**GIVEN PASSAGE**
'''

Remember that scene where a discouraged Charlie Brown pleads for someone to tell him what Christmas is all about? “Isn’t there anyone…who knows what Christmas is all about??” he pleads, frustrated.
Linus, blanket in tow, steps up and gives one of the most touching renditions of the Christmas Gospel ever.
He finishes, walks over to Charlie Brown, and says simply: “That’s what Christmas is all about, Charlie Brown.”
That’s what Christmas is all about, Charlie Brown.
I’m not here to talk about Christmas today (although I’ll confess I’ve been slowly dragged over to the dark side in recent years; that is, turning November into a second month of Christmas; #sorrynotsorry).
I’m here to talk about the situation at our border.
(I promise, there’s a connection.)
This last week, nine American citizens—including babies as young as 8 months old—were brutally murdered in Mexico for the crime of driving through cartel-run territory. It’s still up for debate whether they were targeted specifically, or if one cartel mistook the vehicles for those of a rival cartel.
But that last part is irrelevant.
The fact remains that, like it or not, the nation to our south is a place where this kind of unabashed violence is a thing of ROUTINE.
For some reason, there are vast swathes of people in the media, entertainment, and academic complexes (and their following) who refuse to see this, or any other difficult truth about other nations. And they perpetuate instead the idea that an open border is compassionate—and that anything less is racist. It is, in fact, the core from which the “Donald Trump’s a big fat racist” narrative has grown and thrived.
Presidential candidate Pete Buttigieg even went so far as to say that the United States owes reparations to the migrant families detained at the border.

'''

**INFORMATION SHOWN**
'''

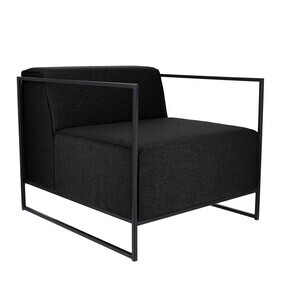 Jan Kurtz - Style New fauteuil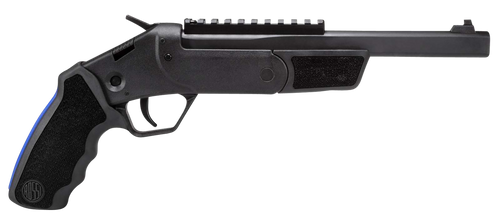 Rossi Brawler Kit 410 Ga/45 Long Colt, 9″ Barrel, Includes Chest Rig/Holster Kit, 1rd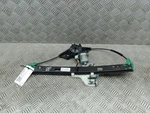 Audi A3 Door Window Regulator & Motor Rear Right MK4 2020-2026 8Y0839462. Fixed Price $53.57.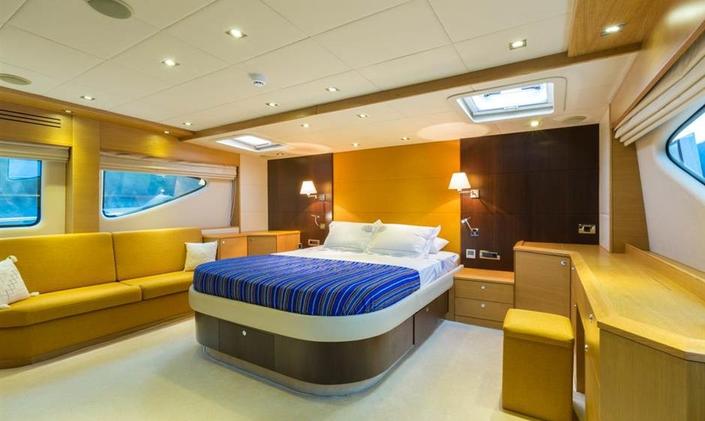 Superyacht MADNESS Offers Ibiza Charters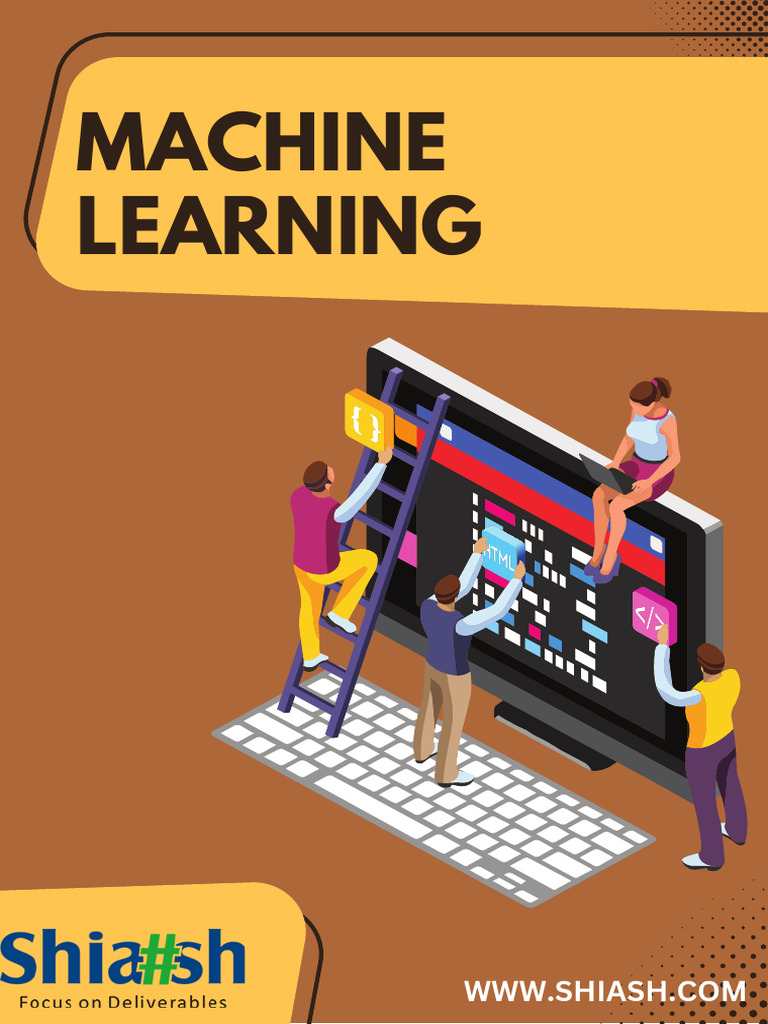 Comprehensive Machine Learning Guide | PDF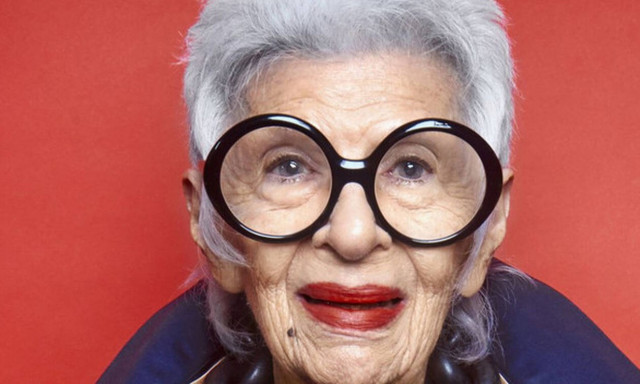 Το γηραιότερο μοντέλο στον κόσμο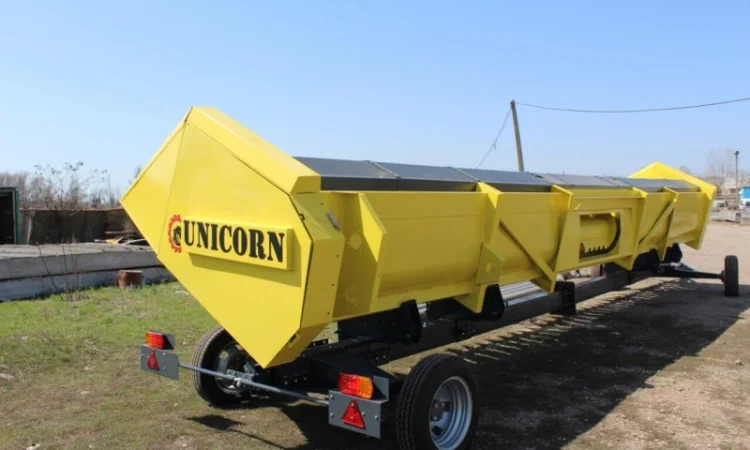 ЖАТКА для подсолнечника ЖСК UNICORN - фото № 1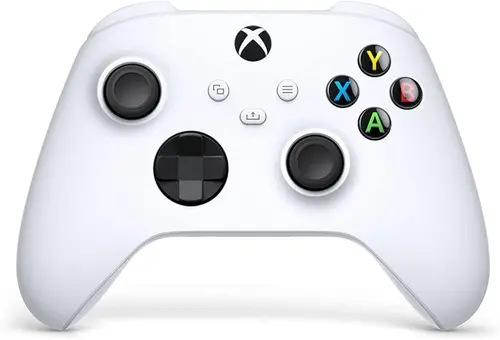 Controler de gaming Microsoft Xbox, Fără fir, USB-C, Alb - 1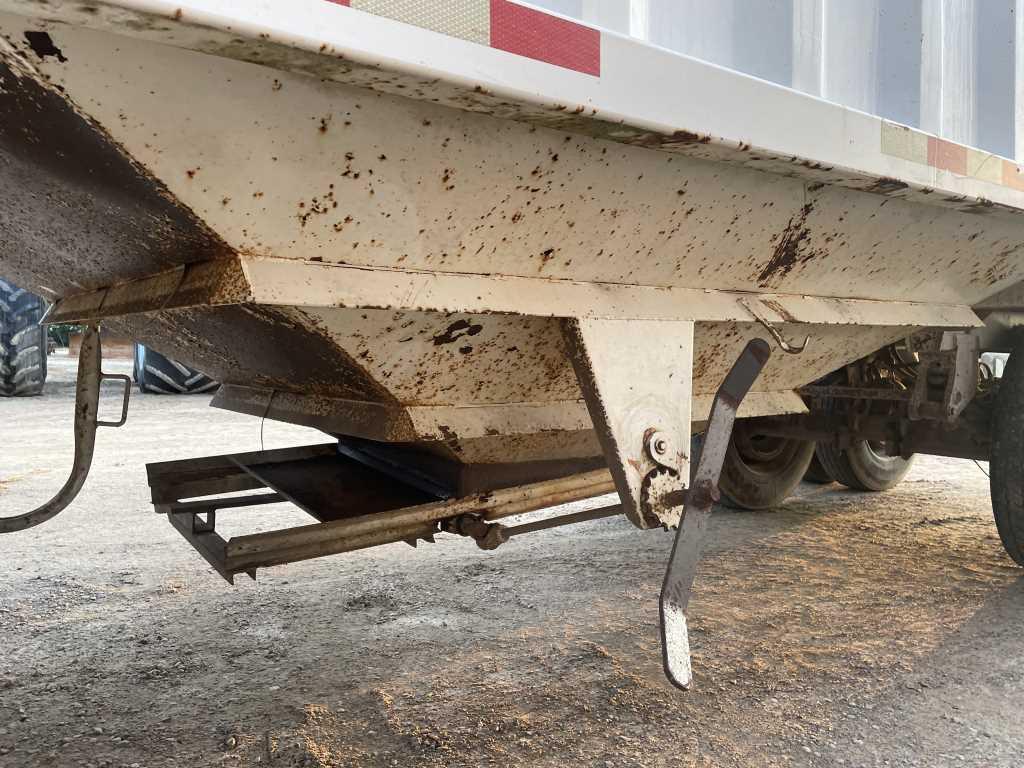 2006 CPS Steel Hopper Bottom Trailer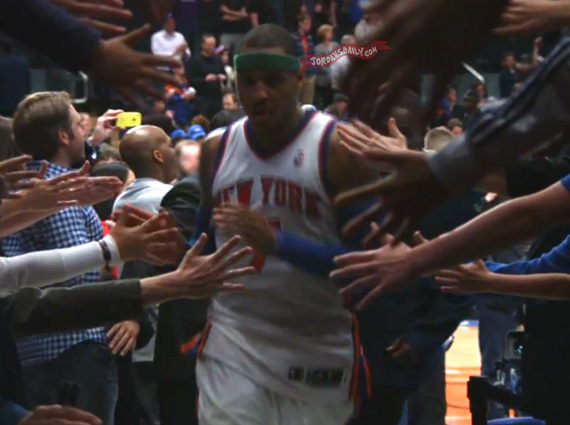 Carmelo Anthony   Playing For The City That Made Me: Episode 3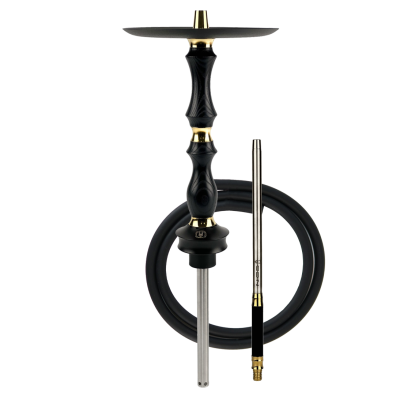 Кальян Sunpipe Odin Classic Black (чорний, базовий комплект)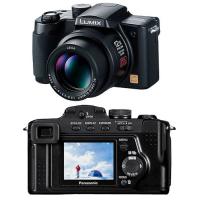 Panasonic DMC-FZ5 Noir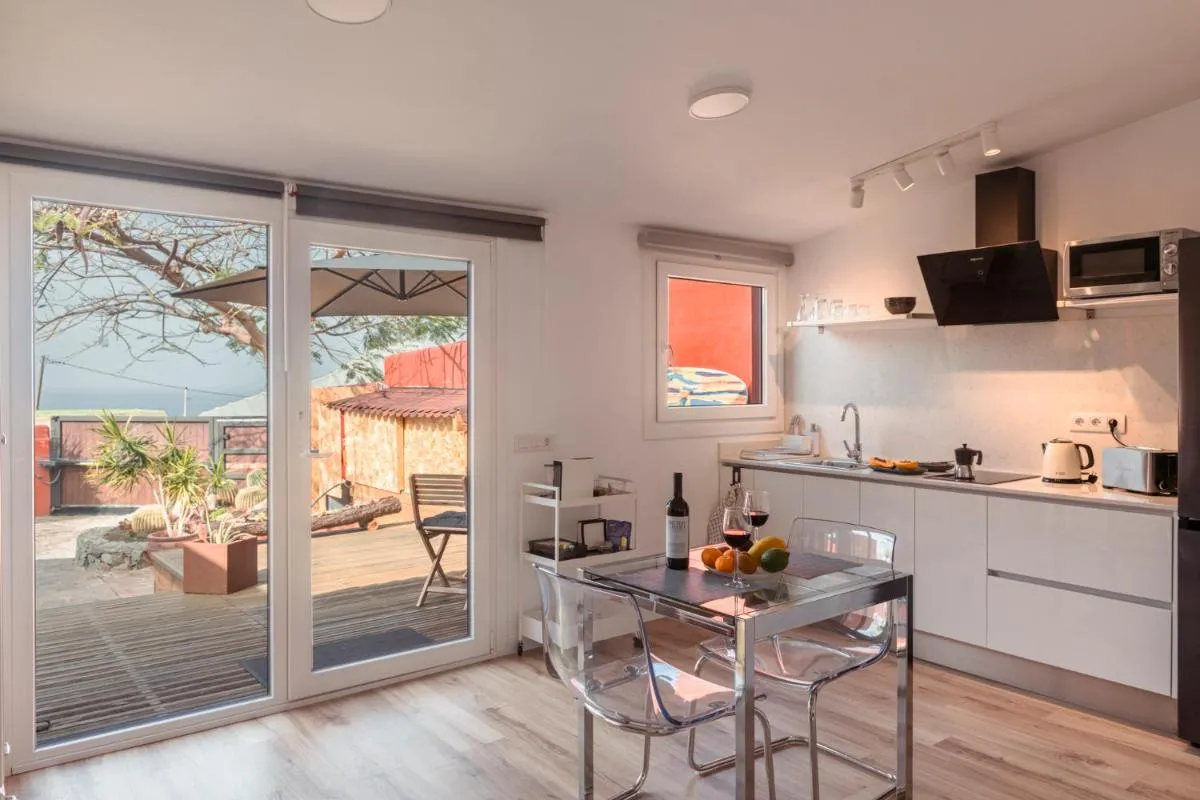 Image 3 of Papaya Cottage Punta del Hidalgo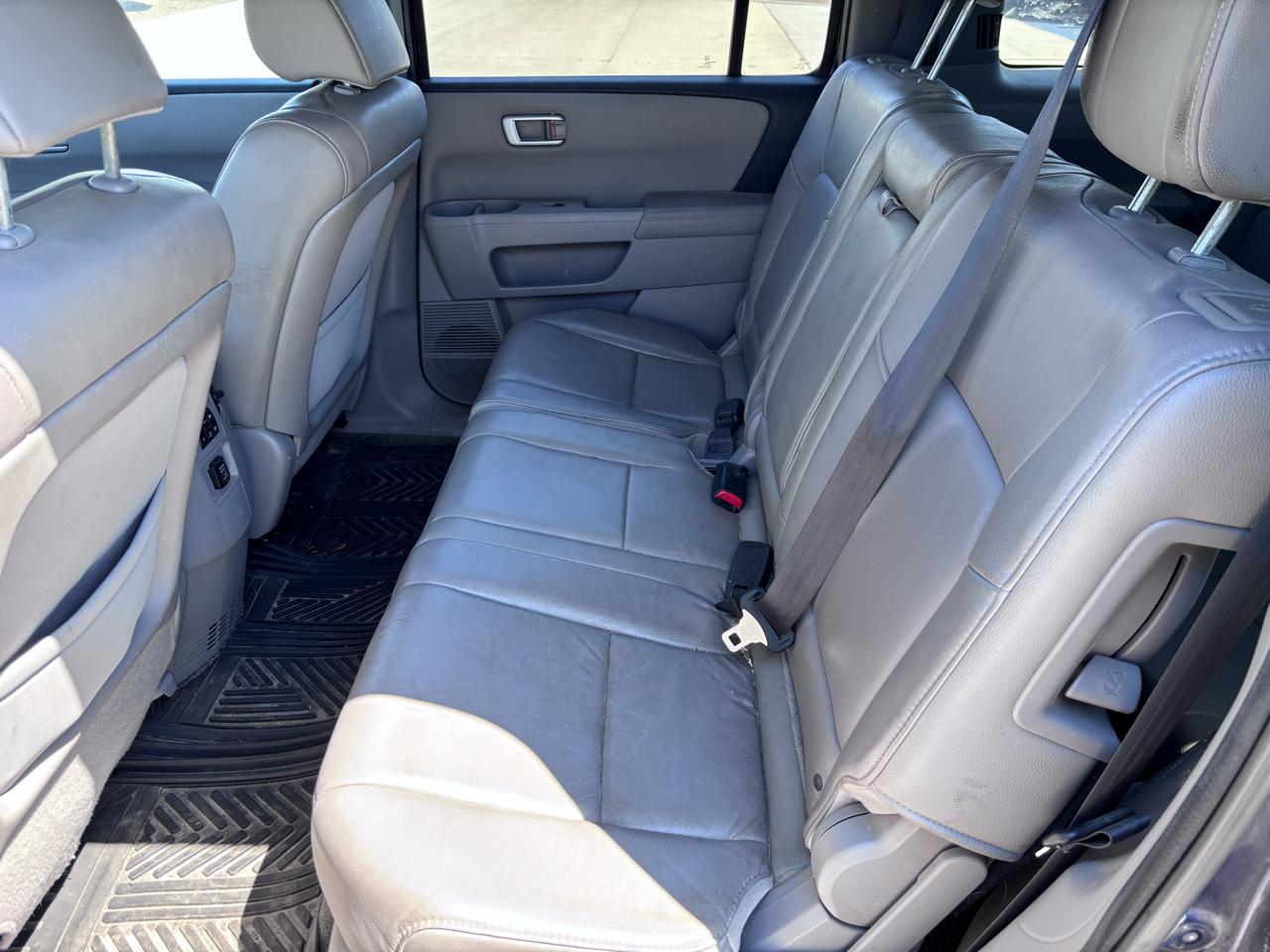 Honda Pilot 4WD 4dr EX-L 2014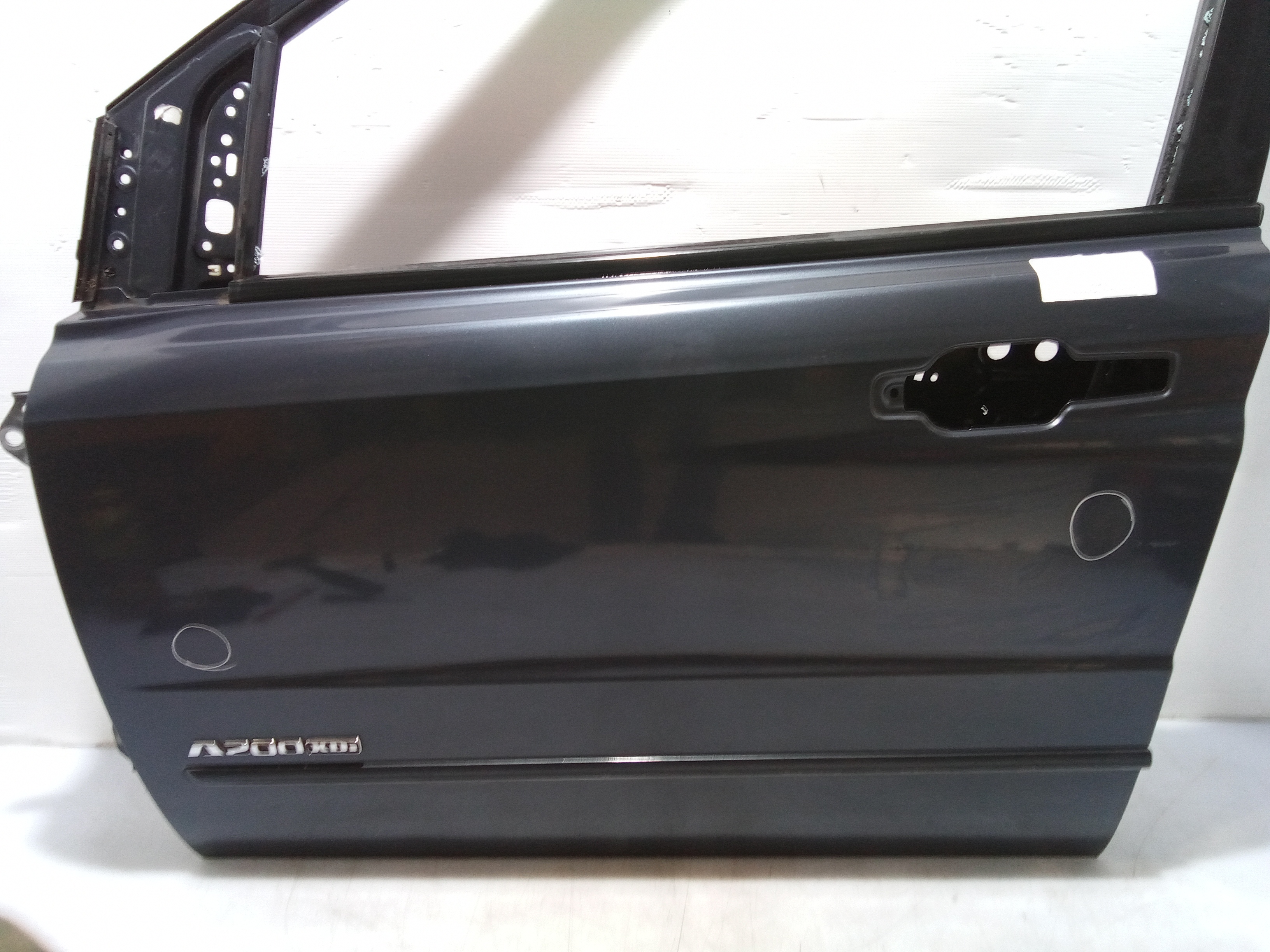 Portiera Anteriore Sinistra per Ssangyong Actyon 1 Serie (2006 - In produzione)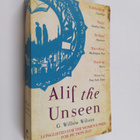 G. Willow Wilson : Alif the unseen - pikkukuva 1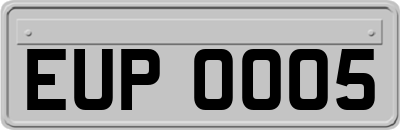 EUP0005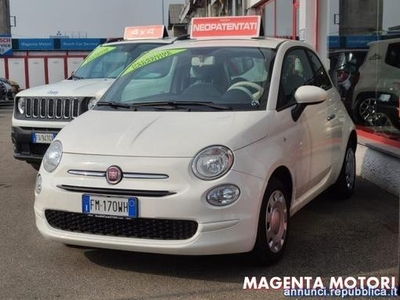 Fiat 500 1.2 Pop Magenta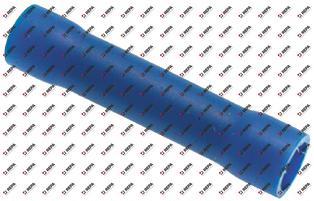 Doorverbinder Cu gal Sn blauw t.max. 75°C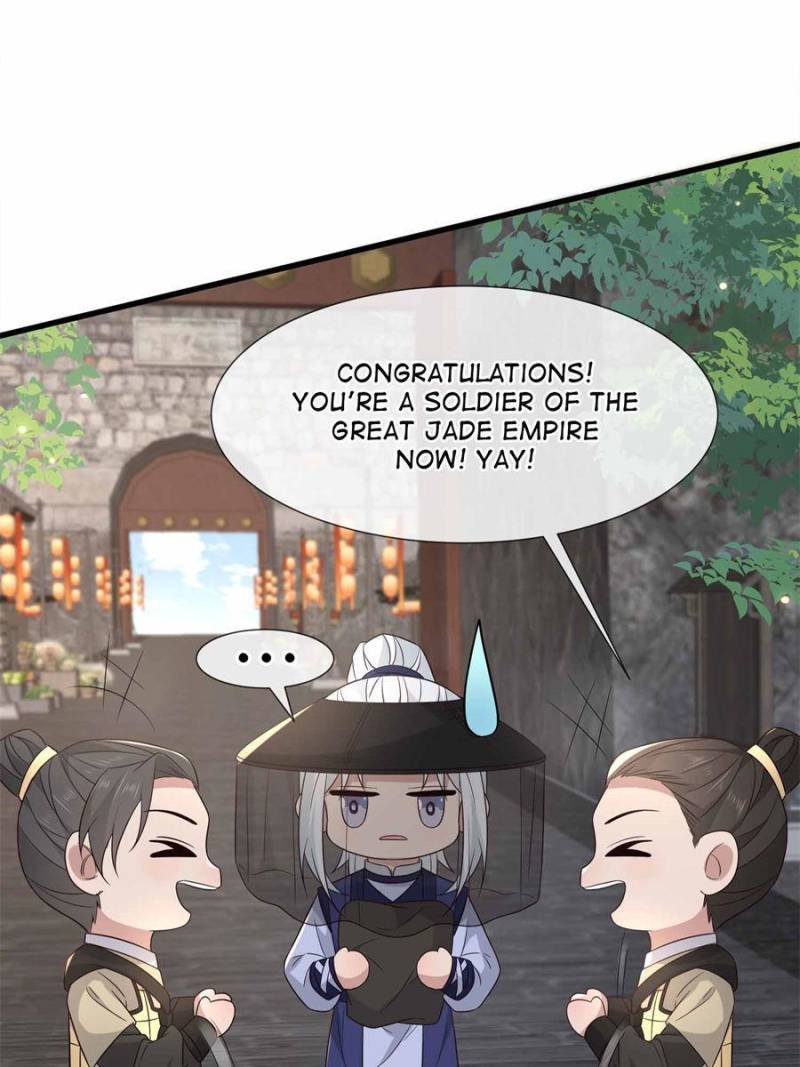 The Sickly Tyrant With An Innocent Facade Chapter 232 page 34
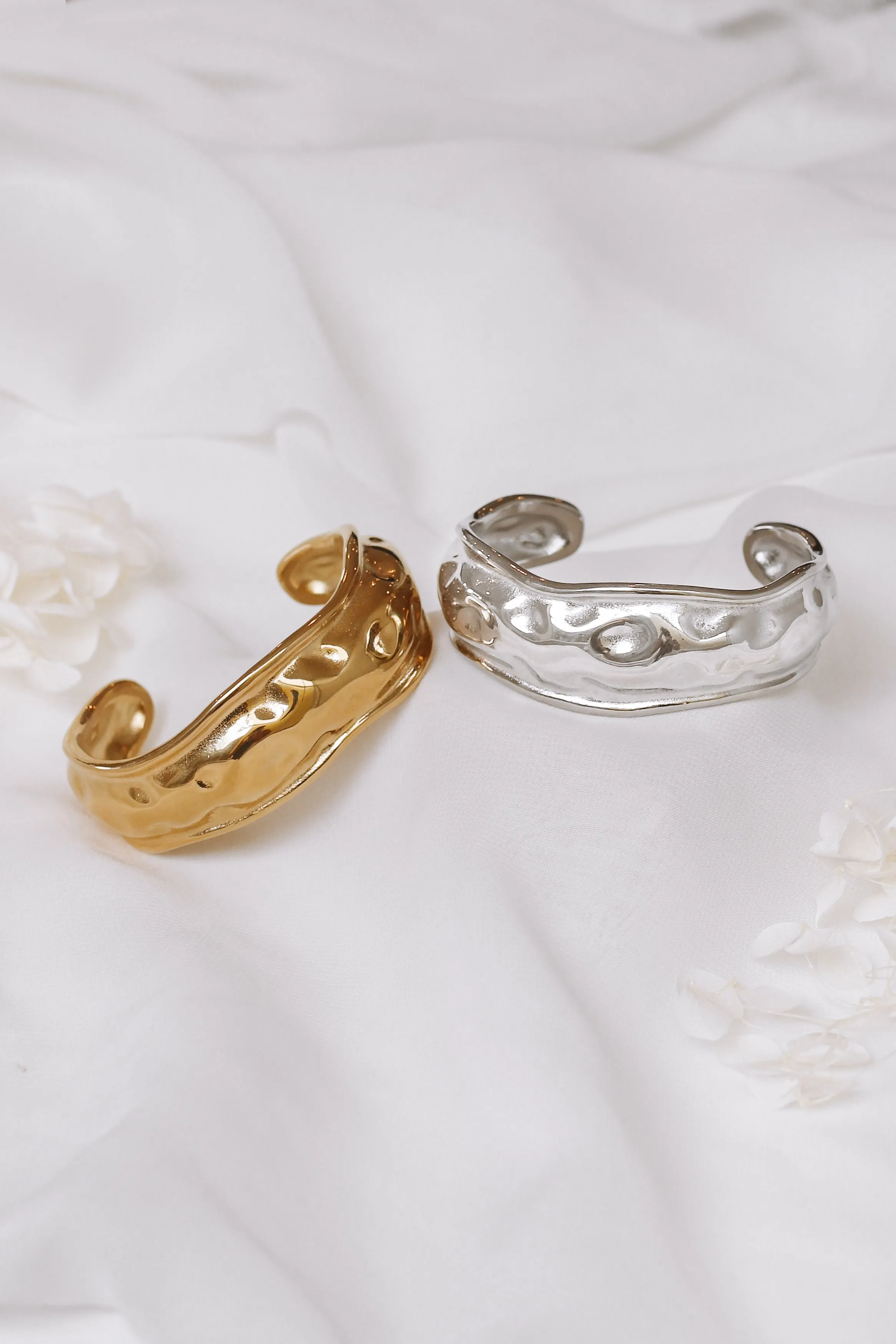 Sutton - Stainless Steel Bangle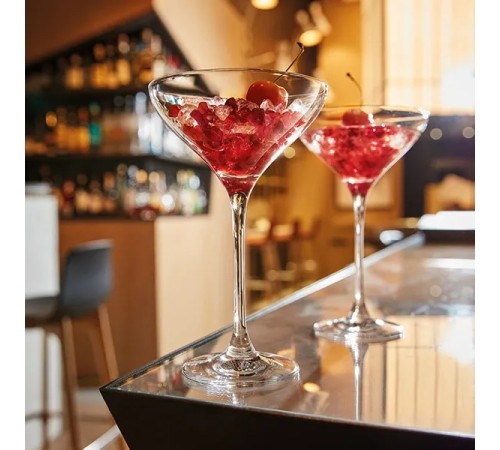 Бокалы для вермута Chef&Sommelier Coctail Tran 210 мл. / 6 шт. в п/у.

'''

**TASK TO CARRY OUT**
According to the border commentary, how many American citizens were murdered in Mexico in the week it describes? The entries above come from a different source than the text.

**ANSWER TO THE PROBLEM**
Nine American citizens were murdered, including babies as young as 8 months old.